It turns out that OpenAI used over 1 million hours of YouTube videos to train its AI models

The New York Times has reported that OpenAI has downloaded and used more than one million hours of YouTube videos to train its AI models. Google, which is owned by the same parent company as YouTube, Alphabet, was aware of OpenAI's actions but did not take action because it also uses YouTube videos to train its own AI models.
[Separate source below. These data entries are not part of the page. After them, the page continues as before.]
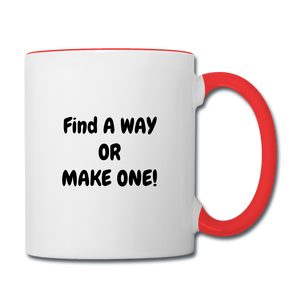Find a Way or Make One Mug - white/red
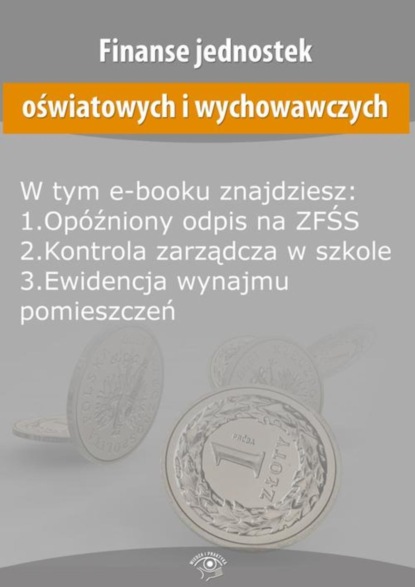 

Finanse jednostek oświatowych i wychowawczych, wydanie sierpień 2015 r.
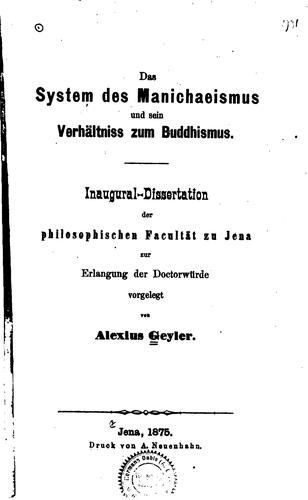 Das System des Manichaeismu und sein Verhältniss zum Buddhismus: Inaugural-dissertation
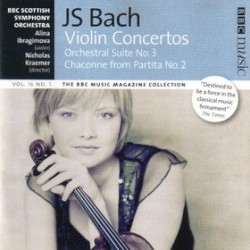 BBC Music, Volume 16, Number 1: Orchestral Suite No. 3 / Violin Concertos Nos. 1, 2 / Chaconne from Partita No. 2 (BBC Scottish Symphony Orchestra feat. violin: Alina Ibragimova, harpsichord/director: Nicholas Kraemer)
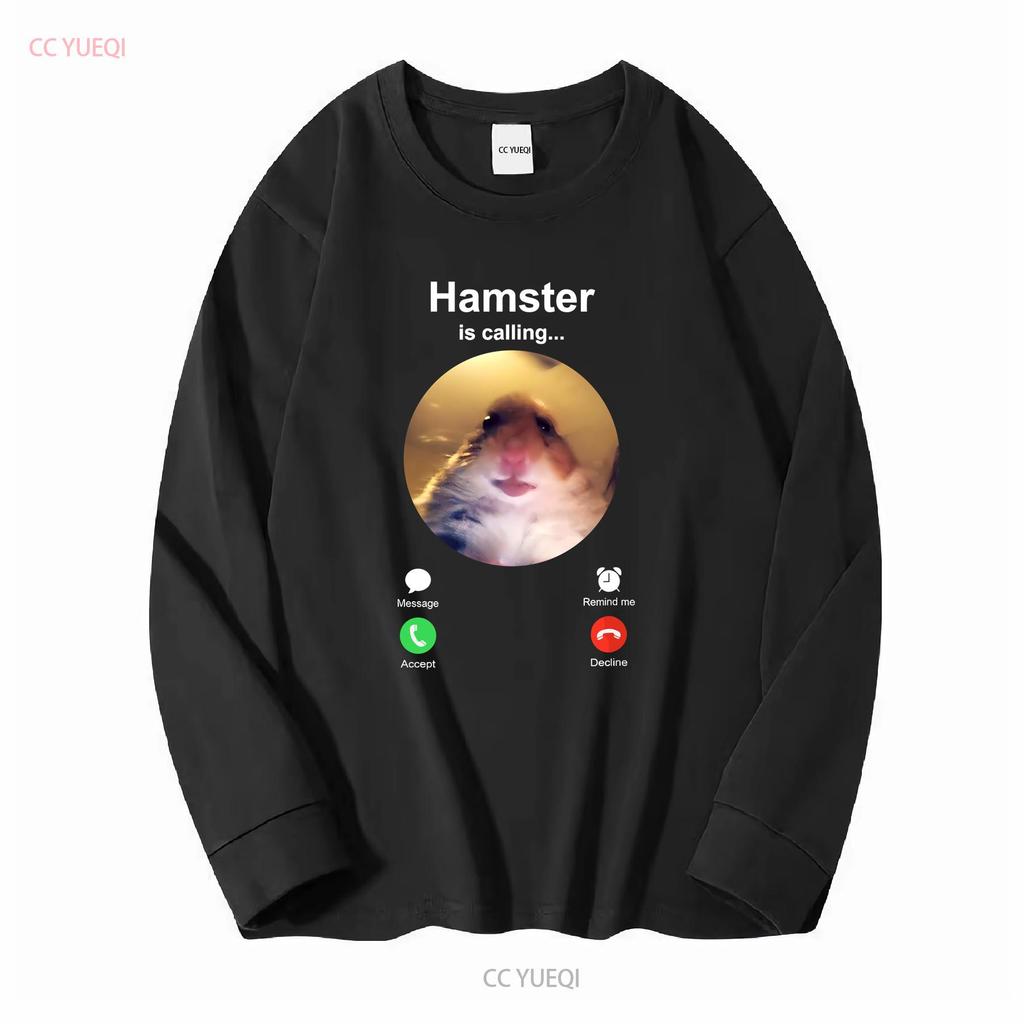 Hamster is Calling Funny Meme T Shirt Staring Front Camera long or short sleeves vintage Washed Casual Unisex designer clothes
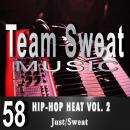 Hip-Hop Heat: Volume 2: Team Sweat Audiobook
According to The New York Times, OpenAI ran out of 'trusted English text' on the Internet as of 2021, and new text was needed to develop the next AI.

To that end, we developed 'Whisper,' which enables highly accurate transcription.

They then used Whisper to transcribe YouTube videos to obtain training material for the AI.

Although there was some discussion within OpenAI about using YouTube videos, CEO Greg Brockman personally cooperated in collecting the data, and the result was GPT-4.

It is reported that some people at Google were aware of OpenAI's actions, but they took no action because Google, which needed training materials, was also training its own AI models using YouTube videos.

In July 2023, Google is changing its privacy policy to allow all content, such as Google Docs and Google Spreadsheets, to be used for training.

Researchers have pointed out that we will run out of training data by 2026, but in reality, we are already exceedingly stretched to this point.

In an email interview with The Verge, OpenAI spokesperson Lindsay Held said that OpenAI curates unique datasets for global research competitiveness, and that it uses a number of sources, including public data and private data from partnerships, and is considering generating its own synthetic data.

Meanwhile, Matt Bryant, a Google spokesman, said, 'Our robots.txt and terms of service prohibit the unauthorized scraping or downloading of YouTube content.'

YouTube CEO Neil Mohan has also made it clear that using YouTube data to train AI is against the rules.